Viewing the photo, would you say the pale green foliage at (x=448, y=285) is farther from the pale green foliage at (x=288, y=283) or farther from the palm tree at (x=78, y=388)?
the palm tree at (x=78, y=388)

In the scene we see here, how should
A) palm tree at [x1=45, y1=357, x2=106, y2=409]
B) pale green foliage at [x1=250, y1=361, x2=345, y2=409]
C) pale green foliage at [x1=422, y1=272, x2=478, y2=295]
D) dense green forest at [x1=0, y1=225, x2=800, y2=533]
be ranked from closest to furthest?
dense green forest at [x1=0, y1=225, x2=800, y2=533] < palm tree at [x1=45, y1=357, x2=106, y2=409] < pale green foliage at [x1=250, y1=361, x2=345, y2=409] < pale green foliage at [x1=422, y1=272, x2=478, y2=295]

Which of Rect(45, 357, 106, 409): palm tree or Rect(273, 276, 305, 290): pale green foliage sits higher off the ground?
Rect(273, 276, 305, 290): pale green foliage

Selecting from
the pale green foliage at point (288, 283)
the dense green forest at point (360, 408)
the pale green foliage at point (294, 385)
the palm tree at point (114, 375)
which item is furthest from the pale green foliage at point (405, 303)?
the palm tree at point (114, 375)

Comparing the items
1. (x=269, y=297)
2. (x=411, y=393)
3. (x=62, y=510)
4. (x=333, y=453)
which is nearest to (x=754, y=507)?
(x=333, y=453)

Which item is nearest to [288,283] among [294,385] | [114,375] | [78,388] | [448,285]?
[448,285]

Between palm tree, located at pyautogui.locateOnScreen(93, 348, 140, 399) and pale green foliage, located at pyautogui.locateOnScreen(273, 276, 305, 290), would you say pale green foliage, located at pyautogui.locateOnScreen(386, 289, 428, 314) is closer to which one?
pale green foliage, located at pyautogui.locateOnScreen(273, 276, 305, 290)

□ □ □

## Gegebene Anweisung
Gib sämtliche obigen Datensätze Zeile für Zeile unverändert zurück.

## Antwort zur Aufgabe
Viewing the photo, would you say the pale green foliage at (x=448, y=285) is farther from the pale green foliage at (x=288, y=283) or farther from the palm tree at (x=78, y=388)?
the palm tree at (x=78, y=388)

In the scene we see here, how should
A) palm tree at [x1=45, y1=357, x2=106, y2=409]
B) pale green foliage at [x1=250, y1=361, x2=345, y2=409]
C) pale green foliage at [x1=422, y1=272, x2=478, y2=295]
D) dense green forest at [x1=0, y1=225, x2=800, y2=533]
be ranked from closest to furthest?
dense green forest at [x1=0, y1=225, x2=800, y2=533] < palm tree at [x1=45, y1=357, x2=106, y2=409] < pale green foliage at [x1=250, y1=361, x2=345, y2=409] < pale green foliage at [x1=422, y1=272, x2=478, y2=295]

Which of Rect(45, 357, 106, 409): palm tree or Rect(273, 276, 305, 290): pale green foliage sits higher off the ground?
Rect(273, 276, 305, 290): pale green foliage

Selecting from
the pale green foliage at point (288, 283)
the dense green forest at point (360, 408)
the pale green foliage at point (294, 385)
the palm tree at point (114, 375)
which item is furthest from the pale green foliage at point (405, 303)?
the palm tree at point (114, 375)

Comparing the items
1. (x=269, y=297)
2. (x=411, y=393)
3. (x=62, y=510)
4. (x=333, y=453)
which is nearest to (x=754, y=507)?
(x=333, y=453)

Which item is nearest to [288,283] among [294,385] | [114,375] | [78,388] | [448,285]?
[448,285]

Between palm tree, located at pyautogui.locateOnScreen(93, 348, 140, 399) and pale green foliage, located at pyautogui.locateOnScreen(273, 276, 305, 290), would you say pale green foliage, located at pyautogui.locateOnScreen(386, 289, 428, 314) is closer to which one?
pale green foliage, located at pyautogui.locateOnScreen(273, 276, 305, 290)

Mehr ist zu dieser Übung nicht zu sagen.